**WRITTEN REQUEST:**
Return the items line for line, from their first line up to and including the line that contains "2231 inches". Leave the pictures out of your answer.

☆ ☆ ☆ ☆ ☆ ☆ ☆

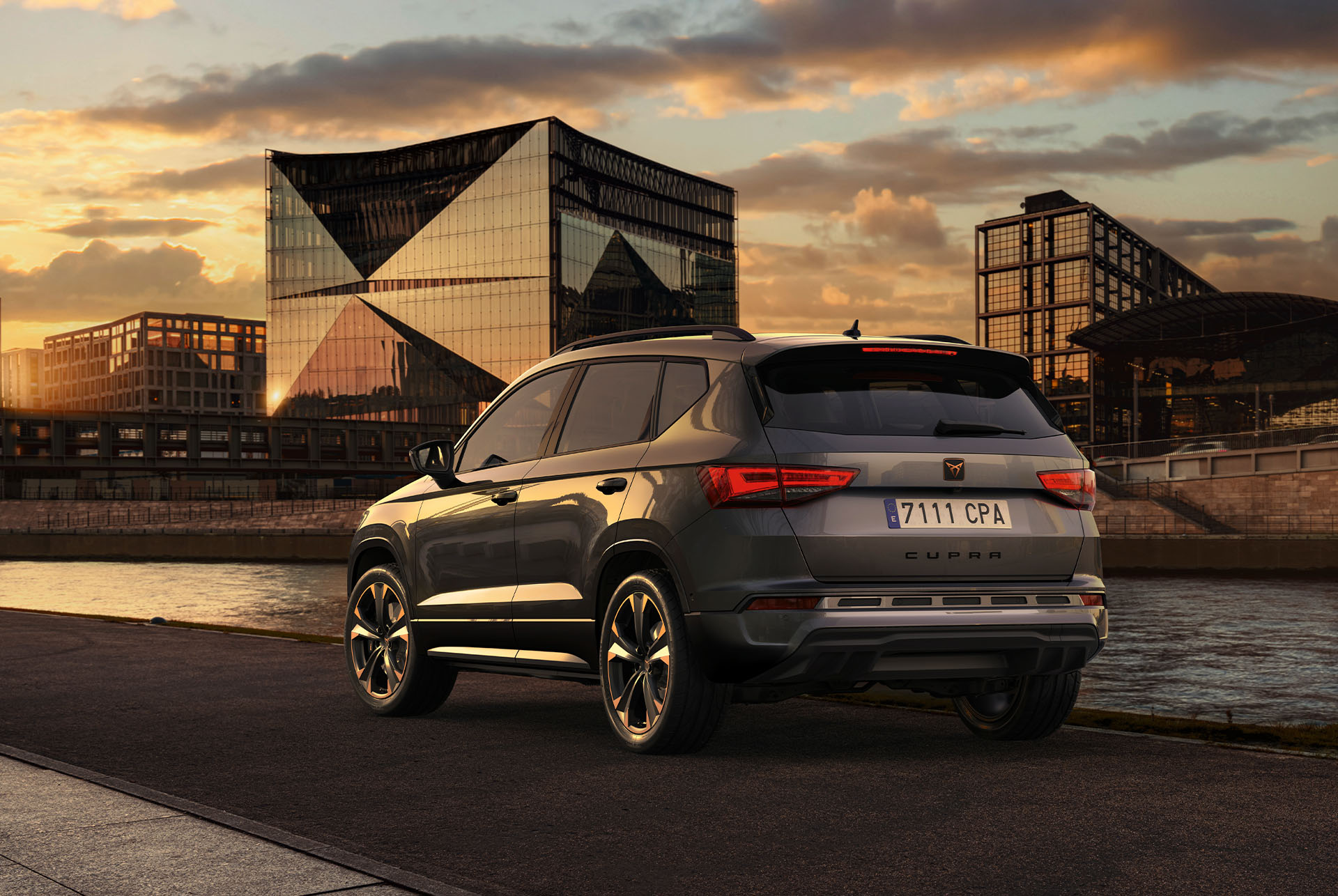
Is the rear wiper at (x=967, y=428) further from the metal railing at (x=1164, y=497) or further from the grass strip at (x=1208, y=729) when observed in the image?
the metal railing at (x=1164, y=497)

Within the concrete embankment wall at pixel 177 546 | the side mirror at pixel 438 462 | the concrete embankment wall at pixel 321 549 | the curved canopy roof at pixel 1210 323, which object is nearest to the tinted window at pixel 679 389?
the side mirror at pixel 438 462

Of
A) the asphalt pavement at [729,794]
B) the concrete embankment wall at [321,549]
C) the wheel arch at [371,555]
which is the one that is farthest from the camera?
the concrete embankment wall at [321,549]

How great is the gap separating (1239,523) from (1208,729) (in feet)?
197

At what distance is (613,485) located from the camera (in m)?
6.30

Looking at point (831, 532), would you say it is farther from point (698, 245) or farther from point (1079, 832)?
point (698, 245)

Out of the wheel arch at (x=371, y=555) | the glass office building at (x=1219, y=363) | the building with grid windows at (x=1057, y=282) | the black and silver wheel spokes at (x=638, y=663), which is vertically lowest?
the black and silver wheel spokes at (x=638, y=663)

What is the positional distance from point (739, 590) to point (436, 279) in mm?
113123

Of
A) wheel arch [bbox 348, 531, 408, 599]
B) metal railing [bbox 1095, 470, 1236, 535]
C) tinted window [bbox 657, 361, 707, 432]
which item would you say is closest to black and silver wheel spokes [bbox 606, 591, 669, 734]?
tinted window [bbox 657, 361, 707, 432]

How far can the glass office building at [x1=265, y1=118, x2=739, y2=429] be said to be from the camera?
11138 centimetres

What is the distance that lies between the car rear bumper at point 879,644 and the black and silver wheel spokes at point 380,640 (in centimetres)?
263

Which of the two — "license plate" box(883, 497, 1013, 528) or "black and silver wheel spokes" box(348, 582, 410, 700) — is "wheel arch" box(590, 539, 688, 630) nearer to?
"license plate" box(883, 497, 1013, 528)

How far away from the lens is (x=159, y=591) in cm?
3606

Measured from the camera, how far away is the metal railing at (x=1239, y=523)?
2231 inches

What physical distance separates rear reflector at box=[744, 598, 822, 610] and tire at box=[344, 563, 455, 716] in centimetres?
264
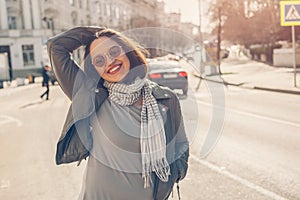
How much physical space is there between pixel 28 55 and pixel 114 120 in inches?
1924

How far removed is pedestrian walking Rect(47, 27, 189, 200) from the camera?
2105mm

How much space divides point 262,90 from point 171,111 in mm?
14800

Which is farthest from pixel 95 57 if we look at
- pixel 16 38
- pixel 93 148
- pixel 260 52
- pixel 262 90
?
pixel 16 38

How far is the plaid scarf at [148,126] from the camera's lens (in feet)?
6.91

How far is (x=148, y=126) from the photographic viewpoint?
2.12 metres

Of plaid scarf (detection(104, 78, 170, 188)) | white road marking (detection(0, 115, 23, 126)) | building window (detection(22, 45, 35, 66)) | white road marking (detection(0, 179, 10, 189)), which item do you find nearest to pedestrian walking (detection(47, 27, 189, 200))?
plaid scarf (detection(104, 78, 170, 188))

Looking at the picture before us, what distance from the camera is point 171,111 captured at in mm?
2281

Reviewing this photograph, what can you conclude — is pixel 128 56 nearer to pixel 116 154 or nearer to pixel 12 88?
pixel 116 154

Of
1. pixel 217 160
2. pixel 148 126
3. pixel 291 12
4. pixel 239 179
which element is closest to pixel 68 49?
A: pixel 148 126

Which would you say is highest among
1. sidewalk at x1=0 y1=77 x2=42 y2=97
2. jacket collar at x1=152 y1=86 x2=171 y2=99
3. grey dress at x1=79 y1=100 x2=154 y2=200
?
jacket collar at x1=152 y1=86 x2=171 y2=99

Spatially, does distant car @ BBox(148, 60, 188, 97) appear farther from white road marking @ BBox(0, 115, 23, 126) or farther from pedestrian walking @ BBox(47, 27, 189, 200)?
pedestrian walking @ BBox(47, 27, 189, 200)

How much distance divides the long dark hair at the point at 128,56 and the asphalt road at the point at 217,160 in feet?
4.62

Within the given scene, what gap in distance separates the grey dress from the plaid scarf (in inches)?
1.3

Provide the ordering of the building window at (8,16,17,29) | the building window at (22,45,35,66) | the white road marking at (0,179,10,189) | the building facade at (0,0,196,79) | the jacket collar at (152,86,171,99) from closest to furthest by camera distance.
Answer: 1. the jacket collar at (152,86,171,99)
2. the white road marking at (0,179,10,189)
3. the building facade at (0,0,196,79)
4. the building window at (8,16,17,29)
5. the building window at (22,45,35,66)
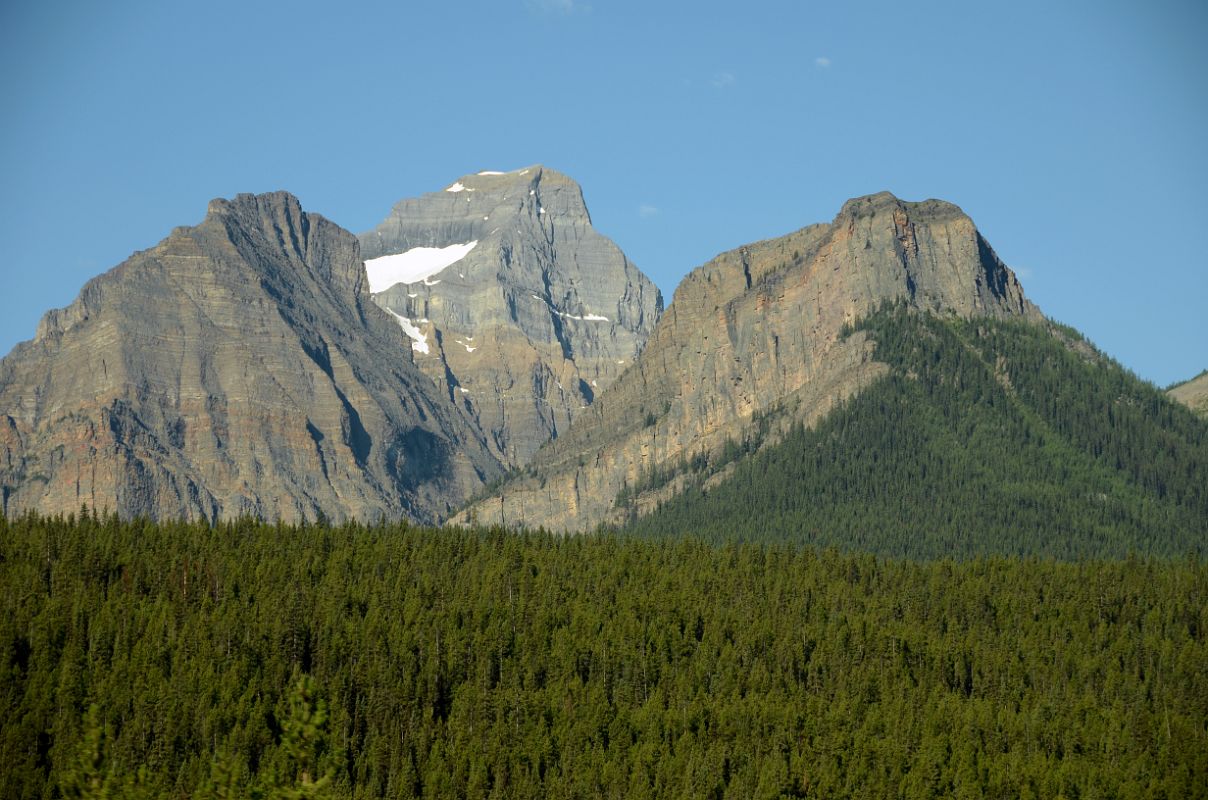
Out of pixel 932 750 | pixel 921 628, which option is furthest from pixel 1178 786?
pixel 921 628

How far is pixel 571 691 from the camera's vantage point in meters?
179

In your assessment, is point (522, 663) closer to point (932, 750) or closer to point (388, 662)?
point (388, 662)

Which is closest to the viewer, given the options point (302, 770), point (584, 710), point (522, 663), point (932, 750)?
point (302, 770)

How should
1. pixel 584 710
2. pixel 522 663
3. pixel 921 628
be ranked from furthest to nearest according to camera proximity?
pixel 921 628, pixel 522 663, pixel 584 710

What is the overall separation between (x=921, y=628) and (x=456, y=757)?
204 ft

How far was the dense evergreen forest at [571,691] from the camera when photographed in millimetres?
154875

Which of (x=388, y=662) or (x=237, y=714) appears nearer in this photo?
(x=237, y=714)

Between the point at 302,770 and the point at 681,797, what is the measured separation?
101375 millimetres

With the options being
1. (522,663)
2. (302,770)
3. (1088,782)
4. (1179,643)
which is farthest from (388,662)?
(302,770)

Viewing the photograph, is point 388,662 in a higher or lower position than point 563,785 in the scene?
higher

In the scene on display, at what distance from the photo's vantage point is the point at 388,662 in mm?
179750

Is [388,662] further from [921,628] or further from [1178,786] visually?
[1178,786]

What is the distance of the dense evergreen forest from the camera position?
154875 millimetres

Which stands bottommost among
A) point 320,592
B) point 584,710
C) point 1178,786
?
point 1178,786
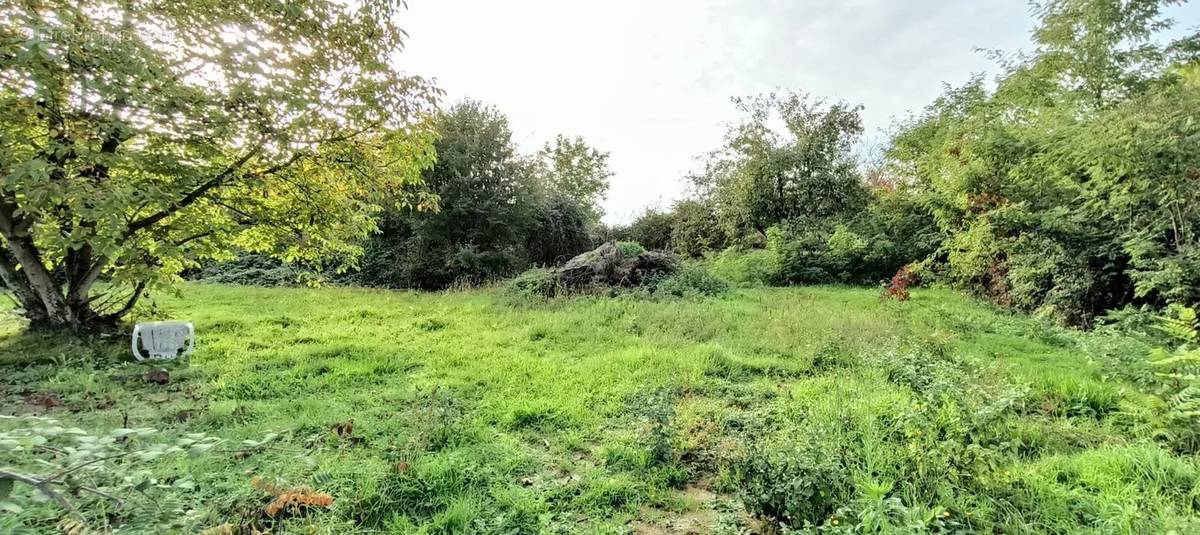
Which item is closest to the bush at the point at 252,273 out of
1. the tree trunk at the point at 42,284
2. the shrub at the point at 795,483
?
the tree trunk at the point at 42,284

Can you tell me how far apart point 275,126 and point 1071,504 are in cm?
705

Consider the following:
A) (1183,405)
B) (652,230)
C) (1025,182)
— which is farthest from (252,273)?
(1025,182)

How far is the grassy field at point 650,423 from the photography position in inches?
100

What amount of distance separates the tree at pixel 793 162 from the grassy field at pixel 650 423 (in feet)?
25.3

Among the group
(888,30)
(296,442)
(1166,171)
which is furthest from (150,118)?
(1166,171)

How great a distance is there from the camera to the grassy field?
2551mm

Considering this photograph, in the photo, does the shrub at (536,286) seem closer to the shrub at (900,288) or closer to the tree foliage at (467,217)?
the tree foliage at (467,217)

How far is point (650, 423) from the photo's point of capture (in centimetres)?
357

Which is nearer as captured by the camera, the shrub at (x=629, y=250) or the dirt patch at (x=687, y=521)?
the dirt patch at (x=687, y=521)

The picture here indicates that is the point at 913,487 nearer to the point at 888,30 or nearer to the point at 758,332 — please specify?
the point at 758,332

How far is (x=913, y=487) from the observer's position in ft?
8.50

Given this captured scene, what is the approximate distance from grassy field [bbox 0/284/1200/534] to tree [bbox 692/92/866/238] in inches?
303

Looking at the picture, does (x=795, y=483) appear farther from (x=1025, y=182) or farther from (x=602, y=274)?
(x=1025, y=182)

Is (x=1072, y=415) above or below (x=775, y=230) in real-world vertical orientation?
below
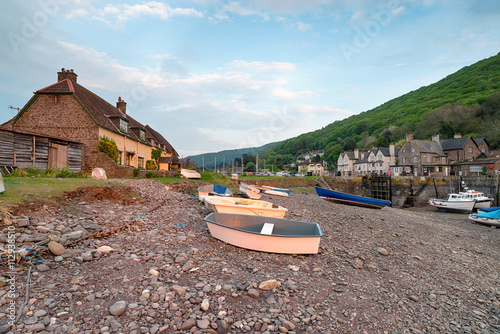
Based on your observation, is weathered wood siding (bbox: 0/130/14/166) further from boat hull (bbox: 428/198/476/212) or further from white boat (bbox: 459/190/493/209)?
white boat (bbox: 459/190/493/209)

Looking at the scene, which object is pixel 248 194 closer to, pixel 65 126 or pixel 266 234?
pixel 266 234

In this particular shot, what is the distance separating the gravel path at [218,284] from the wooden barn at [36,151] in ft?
33.3

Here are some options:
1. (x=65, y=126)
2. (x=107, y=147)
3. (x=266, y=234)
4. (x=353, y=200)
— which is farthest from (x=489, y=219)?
(x=65, y=126)

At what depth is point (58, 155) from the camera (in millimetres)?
18062

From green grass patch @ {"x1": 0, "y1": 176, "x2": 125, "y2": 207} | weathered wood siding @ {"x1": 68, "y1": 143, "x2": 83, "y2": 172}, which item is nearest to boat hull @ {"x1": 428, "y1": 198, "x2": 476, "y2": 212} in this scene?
green grass patch @ {"x1": 0, "y1": 176, "x2": 125, "y2": 207}

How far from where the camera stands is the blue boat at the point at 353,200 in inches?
837

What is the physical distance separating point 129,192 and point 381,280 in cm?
1154

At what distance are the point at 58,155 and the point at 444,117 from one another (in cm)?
10473

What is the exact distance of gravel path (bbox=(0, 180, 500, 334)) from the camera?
402 cm

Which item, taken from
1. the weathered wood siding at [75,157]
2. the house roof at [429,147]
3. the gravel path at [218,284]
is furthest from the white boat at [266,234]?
the house roof at [429,147]

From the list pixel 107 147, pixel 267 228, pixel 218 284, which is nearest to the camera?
pixel 218 284

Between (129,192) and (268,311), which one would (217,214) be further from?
(129,192)

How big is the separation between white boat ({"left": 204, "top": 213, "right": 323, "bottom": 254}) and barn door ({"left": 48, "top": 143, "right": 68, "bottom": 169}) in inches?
647

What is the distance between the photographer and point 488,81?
10912 cm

☆ ☆ ☆ ☆ ☆ ☆ ☆

**THE RESPONSE:**
Is the rear wiper at (x=967, y=428) further from the metal railing at (x=1164, y=497) or further from the grass strip at (x=1208, y=729) when observed in the image?
the metal railing at (x=1164, y=497)

Within the concrete embankment wall at pixel 177 546 | the side mirror at pixel 438 462 | the concrete embankment wall at pixel 321 549 | the curved canopy roof at pixel 1210 323, which object is nearest to the tinted window at pixel 679 389?
the side mirror at pixel 438 462

Of
A) the asphalt pavement at [729,794]
B) the concrete embankment wall at [321,549]
C) the wheel arch at [371,555]
which is the one that is farthest from the camera?
the concrete embankment wall at [321,549]

How great is the gap separating (1239,523) from (1208,729) (in feet)?
197

At what distance is (613,485) located from the camera (in m)?
6.30

Looking at point (831, 532), would you say it is farther from point (698, 245) or farther from point (1079, 832)?
point (698, 245)

Out of the wheel arch at (x=371, y=555) | the glass office building at (x=1219, y=363) | the building with grid windows at (x=1057, y=282) | the black and silver wheel spokes at (x=638, y=663), which is vertically lowest?
the black and silver wheel spokes at (x=638, y=663)

What is the positional distance from point (739, 590) to point (436, 279) in mm?
113123

Of
A) wheel arch [bbox 348, 531, 408, 599]
B) metal railing [bbox 1095, 470, 1236, 535]
C) tinted window [bbox 657, 361, 707, 432]
which item would you say is closest to black and silver wheel spokes [bbox 606, 591, 669, 734]?
tinted window [bbox 657, 361, 707, 432]

How far can the glass office building at [x1=265, y1=118, x2=739, y2=429] be said to be from the camera?
11138 centimetres

What is the distance that lies between the car rear bumper at point 879,644 and the black and silver wheel spokes at point 380,640 (in centimetres)?
263

Which of the two — "license plate" box(883, 497, 1013, 528) or "black and silver wheel spokes" box(348, 582, 410, 700) — is "wheel arch" box(590, 539, 688, 630) nearer to?
"license plate" box(883, 497, 1013, 528)

How far away from the lens is (x=159, y=591) in cm?
3606

Measured from the camera, how far away is the metal railing at (x=1239, y=523)?
2231 inches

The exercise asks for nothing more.